France-Le coût de la crise en Iran estimé à €6 mds, plan d'économies lancé
information fournie par Reuters 21/04/2026 à 12:58

(Actualisé avec annonces à la sortie de la réunion)

Le gouvernement français a annoncé mardi un plan d'économies de six milliards d'euros destiné à tenir l'objectif de réduction de déficit public en 2026 face au coût similaire engendré par la guerre au Moyen-Orient.

Environ quatre milliards d'euros de dépenses de l'Etat pourraient être gelées cette année, et deux milliards au titre des dépenses sociales, a annoncé le ministre chargé des Comptes publics David Amiel à l'issue d'un comité d'alerte des finances publiques réunissant ministres, parlementaires, élus locaux et partenaires sociaux concernés par les finances publiques.

"La guerre a un coût. Elle a un coût qui est aujourd'hui estimé à six milliards d'euros pour les finances publiques", a déclaré David Amiel à la presse.

"Notre devoir, c'est de prévoir tous les scénarios.
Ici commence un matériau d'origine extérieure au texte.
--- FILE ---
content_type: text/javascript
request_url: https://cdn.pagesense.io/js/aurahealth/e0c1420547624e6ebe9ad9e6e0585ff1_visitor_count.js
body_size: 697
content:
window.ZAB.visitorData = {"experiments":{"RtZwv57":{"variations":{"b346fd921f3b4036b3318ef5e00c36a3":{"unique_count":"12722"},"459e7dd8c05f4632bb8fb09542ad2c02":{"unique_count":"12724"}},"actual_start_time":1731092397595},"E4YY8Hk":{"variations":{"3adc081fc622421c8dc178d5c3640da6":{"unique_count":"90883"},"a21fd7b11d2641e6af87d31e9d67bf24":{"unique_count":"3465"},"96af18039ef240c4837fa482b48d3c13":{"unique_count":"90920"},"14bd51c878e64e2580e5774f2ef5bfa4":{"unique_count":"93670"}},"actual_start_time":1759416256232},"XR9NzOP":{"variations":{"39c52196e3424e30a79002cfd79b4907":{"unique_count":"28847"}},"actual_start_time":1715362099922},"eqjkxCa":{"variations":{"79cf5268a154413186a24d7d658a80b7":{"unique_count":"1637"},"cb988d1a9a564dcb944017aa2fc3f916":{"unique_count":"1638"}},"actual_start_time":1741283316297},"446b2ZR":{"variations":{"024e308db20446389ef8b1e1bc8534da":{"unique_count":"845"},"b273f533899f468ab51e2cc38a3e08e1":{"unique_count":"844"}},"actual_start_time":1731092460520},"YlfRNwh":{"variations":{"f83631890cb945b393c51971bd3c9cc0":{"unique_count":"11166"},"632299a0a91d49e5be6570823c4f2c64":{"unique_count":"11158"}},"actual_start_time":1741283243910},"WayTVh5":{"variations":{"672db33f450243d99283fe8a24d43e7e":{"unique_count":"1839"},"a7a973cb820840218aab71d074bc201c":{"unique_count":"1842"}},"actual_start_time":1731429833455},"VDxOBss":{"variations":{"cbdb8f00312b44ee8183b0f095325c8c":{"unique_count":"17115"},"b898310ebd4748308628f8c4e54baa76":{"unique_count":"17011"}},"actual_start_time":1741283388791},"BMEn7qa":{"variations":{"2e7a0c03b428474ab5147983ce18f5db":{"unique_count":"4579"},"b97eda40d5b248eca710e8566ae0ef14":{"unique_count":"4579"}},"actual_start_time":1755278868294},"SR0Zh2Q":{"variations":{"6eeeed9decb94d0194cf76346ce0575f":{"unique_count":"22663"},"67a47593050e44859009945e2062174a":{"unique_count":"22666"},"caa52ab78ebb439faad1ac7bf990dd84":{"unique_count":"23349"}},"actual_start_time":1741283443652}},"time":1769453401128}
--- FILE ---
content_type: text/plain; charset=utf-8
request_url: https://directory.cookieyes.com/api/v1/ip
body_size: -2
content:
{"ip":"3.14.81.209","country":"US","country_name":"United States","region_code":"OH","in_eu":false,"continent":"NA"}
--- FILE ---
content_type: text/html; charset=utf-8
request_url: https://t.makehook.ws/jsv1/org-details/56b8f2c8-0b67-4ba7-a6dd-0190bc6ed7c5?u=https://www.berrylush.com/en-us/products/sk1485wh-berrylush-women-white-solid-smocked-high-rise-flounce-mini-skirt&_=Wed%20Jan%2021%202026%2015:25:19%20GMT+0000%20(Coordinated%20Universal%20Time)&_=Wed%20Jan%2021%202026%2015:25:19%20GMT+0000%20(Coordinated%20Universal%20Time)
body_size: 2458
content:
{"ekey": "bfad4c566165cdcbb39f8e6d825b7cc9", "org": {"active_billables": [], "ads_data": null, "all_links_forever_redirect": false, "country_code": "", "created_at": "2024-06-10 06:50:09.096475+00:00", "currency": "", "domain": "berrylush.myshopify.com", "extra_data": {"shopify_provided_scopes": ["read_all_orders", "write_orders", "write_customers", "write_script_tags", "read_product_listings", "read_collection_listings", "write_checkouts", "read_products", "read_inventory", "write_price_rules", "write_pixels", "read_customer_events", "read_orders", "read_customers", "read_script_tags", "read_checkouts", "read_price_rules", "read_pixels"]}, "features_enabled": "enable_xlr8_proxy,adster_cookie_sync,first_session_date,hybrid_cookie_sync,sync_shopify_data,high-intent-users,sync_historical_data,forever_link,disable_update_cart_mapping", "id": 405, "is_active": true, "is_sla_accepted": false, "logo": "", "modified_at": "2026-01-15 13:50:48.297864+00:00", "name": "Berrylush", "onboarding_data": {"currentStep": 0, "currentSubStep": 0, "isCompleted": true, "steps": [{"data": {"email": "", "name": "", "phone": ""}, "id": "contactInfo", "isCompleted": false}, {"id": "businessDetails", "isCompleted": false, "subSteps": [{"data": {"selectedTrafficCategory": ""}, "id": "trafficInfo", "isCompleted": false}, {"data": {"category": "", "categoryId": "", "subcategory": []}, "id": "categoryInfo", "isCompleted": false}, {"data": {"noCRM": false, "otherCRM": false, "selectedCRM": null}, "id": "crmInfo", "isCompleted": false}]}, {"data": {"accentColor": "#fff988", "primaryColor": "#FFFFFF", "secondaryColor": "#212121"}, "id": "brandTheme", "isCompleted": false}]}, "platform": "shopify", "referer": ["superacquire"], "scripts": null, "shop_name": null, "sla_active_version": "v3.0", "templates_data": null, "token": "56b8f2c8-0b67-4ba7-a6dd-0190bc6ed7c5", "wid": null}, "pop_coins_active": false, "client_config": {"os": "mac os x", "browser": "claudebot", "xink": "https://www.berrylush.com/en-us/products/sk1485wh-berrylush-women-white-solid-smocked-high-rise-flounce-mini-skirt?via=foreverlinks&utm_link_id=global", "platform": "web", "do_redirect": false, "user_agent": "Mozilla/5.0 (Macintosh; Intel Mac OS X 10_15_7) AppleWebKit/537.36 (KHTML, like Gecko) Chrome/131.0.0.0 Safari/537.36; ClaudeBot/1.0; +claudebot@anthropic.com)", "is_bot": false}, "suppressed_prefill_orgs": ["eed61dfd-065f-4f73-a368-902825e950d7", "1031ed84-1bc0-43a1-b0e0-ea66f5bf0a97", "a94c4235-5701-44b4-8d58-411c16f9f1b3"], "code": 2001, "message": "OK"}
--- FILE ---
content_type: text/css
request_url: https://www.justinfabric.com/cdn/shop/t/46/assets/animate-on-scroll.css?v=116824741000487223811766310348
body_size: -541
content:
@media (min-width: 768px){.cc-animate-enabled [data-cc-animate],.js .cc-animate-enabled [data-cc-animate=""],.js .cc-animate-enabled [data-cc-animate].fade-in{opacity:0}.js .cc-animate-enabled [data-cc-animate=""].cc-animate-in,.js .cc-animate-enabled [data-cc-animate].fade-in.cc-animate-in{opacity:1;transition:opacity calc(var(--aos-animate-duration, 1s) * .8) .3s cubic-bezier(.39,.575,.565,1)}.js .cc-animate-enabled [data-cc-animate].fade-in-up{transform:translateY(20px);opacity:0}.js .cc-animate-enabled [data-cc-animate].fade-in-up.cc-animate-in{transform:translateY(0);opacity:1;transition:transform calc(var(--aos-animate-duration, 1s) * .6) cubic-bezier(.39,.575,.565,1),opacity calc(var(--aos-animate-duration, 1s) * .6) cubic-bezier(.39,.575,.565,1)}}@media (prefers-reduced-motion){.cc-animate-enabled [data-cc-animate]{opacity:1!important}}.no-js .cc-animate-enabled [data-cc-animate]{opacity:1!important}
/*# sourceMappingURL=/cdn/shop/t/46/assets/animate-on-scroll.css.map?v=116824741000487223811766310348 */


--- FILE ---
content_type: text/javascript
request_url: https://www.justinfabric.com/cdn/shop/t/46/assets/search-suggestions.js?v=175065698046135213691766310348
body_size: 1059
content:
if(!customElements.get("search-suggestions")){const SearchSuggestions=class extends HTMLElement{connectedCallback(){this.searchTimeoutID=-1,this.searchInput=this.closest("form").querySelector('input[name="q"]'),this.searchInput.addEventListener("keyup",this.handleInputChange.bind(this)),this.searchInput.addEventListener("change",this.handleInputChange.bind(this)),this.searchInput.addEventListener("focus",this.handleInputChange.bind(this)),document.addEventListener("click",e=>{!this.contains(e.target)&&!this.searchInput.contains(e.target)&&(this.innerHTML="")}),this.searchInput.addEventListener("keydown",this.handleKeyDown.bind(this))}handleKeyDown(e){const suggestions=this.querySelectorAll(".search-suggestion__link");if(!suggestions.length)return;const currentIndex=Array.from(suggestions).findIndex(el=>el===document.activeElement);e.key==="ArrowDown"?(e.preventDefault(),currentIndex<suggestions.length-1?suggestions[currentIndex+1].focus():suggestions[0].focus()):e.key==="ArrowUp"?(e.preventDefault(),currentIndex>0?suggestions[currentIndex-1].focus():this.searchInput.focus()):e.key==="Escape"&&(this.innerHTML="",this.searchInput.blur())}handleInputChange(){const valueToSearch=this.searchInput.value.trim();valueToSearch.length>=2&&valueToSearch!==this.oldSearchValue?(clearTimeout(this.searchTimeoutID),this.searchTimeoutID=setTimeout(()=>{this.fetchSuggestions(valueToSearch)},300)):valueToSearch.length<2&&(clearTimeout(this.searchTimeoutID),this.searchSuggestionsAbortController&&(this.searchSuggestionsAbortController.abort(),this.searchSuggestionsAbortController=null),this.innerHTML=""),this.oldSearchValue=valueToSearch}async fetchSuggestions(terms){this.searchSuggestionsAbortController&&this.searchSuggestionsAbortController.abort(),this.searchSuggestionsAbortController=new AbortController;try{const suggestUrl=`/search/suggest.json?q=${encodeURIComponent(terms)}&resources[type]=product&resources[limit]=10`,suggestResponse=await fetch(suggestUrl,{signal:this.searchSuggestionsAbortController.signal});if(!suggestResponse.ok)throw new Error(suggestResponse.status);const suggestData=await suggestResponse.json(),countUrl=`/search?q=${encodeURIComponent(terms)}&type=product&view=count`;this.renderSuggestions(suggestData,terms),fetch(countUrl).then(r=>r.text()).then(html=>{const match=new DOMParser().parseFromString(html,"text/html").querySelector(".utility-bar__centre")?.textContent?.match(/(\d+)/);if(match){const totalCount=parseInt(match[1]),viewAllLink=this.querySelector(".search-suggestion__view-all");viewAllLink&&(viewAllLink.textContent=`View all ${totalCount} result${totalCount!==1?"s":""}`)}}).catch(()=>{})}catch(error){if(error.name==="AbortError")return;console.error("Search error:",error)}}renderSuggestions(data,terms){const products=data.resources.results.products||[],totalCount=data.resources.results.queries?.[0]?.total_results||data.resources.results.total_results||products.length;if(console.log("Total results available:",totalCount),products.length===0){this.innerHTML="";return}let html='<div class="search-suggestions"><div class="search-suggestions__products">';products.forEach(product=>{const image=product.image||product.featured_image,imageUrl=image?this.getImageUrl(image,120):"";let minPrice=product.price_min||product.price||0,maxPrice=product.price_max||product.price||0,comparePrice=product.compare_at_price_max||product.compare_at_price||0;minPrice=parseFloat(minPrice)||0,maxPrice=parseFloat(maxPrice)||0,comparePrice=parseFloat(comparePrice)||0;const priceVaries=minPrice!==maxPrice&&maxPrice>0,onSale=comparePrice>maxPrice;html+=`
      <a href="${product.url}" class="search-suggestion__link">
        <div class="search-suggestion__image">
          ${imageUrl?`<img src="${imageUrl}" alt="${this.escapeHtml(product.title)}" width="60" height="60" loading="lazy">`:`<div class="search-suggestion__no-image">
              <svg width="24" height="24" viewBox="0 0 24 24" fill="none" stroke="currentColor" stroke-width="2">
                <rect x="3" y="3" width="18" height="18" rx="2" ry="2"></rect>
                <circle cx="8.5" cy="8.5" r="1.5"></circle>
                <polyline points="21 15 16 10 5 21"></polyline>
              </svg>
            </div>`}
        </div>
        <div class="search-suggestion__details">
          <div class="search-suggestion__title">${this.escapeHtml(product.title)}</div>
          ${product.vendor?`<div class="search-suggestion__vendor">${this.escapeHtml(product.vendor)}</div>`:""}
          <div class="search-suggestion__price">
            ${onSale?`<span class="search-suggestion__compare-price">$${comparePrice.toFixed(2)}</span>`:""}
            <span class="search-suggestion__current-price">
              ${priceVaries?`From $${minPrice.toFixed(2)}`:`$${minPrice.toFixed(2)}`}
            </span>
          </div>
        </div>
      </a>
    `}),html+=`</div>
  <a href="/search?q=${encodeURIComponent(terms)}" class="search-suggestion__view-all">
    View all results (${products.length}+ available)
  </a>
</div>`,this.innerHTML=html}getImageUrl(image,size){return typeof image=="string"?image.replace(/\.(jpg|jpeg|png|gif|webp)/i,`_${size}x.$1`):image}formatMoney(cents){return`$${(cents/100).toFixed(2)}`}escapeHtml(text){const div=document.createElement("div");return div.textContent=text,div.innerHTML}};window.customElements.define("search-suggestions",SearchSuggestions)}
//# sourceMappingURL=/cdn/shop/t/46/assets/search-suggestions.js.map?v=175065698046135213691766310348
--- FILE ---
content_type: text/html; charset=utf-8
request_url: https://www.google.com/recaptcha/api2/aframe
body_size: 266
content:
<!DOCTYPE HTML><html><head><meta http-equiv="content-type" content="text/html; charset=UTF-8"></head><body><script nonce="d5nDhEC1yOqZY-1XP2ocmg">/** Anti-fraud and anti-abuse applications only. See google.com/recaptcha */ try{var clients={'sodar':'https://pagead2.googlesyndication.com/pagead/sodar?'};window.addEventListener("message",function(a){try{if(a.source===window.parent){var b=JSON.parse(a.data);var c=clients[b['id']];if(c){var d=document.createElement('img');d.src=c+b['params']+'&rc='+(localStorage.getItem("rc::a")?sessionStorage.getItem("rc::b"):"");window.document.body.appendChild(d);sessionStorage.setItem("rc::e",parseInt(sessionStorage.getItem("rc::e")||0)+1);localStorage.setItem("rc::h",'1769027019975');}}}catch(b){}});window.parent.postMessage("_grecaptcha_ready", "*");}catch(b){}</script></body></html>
Et comme aujourd'hui, nous avons des prévisions qui nous indiqueraient un coût pour les finances publiques de six milliards d'euros, nous devons prévoir d'ores et déjà un certain nombre de mesures à hauteur de six milliards d'euros", a-t-il ajouté.

Ainsi, "six milliards d'euros de dépenses pourraient être stoppées, quatre milliards d'euros pour l'Etat, deux milliards d'euros dans la sphère sociale", a indiqué le ministre.

"Je dis bien qui pourraient être stoppées car tout cela est encore recouvert de beaucoup d'incertitudes", a-t-il précisé, évoquant un "surgel" de certaines dépenses ou des "annulations ciblées".

"Evitons les mauvaises surprises", a renchéri le ministre de l'Economie et des Finances Roland Lescure présent à ses côtés. "On prend des mesures de précaution (...) et ensuite on pourra adapter au fur et à mesure de l'année en fonction de l'évolution de la situation."

Le gouvernement entend ainsi tenir son objectif de réduction du déficit public à 5% du produit intérieur brut (PIB) cette année malgré l'impact de la crise en Iran qui pèse sur l'activité économique et alimente les pressions inflationnistes en raison de la hausse des prix de l'énergie.

Plus tôt ce mois-ci, l'exécutif a abaissé à 0,9% sa prévision de croissance pour 2026, contre 1% attendu auparavant, et relevé sa prévision d'inflation à 1,9%, contre 1,3% anticipé précédemment.

D'après le gouvernement, la crise a engendré un renchérissement significatif du service de la dette, estimé à 3,6 milliards d'euros.

Les anticipations de hausse de l'inflation et d'un resserrement de la politique monétaire de la Banque centrale européenne (BCE) ont fait grimper les rendements obligataires souverains en Europe, qui déterminent les coûts d'emprunt des gouvernements.

Le rendement de l'OAT française à dix ans FR10YT=RR évoluait mardi à 3,60% contre 3,21% avant le début du conflit au Moyen-Orient le 28 février.

"Dans la période actuelle, on ne peut fermer les yeux ni sur la guerre ni sur la dette", a déclaré David Amiel.

A cette hausse de la charge de la dette s'ajoutent le coût des opérations militaires - plus d'un milliard d'euros supplémentaires sont anticipés en matière de défense - et celui des aides d'urgence débloquées par l'Etat pour certains secteurs comme le transport ou la pêche.

Début avril, le gouvernement avait chiffré ces aides à 130 millions d'euros mais le montant devrait augmenter alors que le Premier ministre Sébastien Lecornu doit dévoiler à 18h00 (16h00 GMT) un nouveau paquet d'aides ciblées pour le mois de mai.

"Pour les secteurs pêcheurs, agriculteurs, transporteurs routiers, clairement, il y aura sans doute besoin de poursuivre les aides sous une forme ou sous une autre et on s'interroge sur l'opportunité d'élargir ces aides à d'autres gros rouleurs", a indiqué Roland Lescure.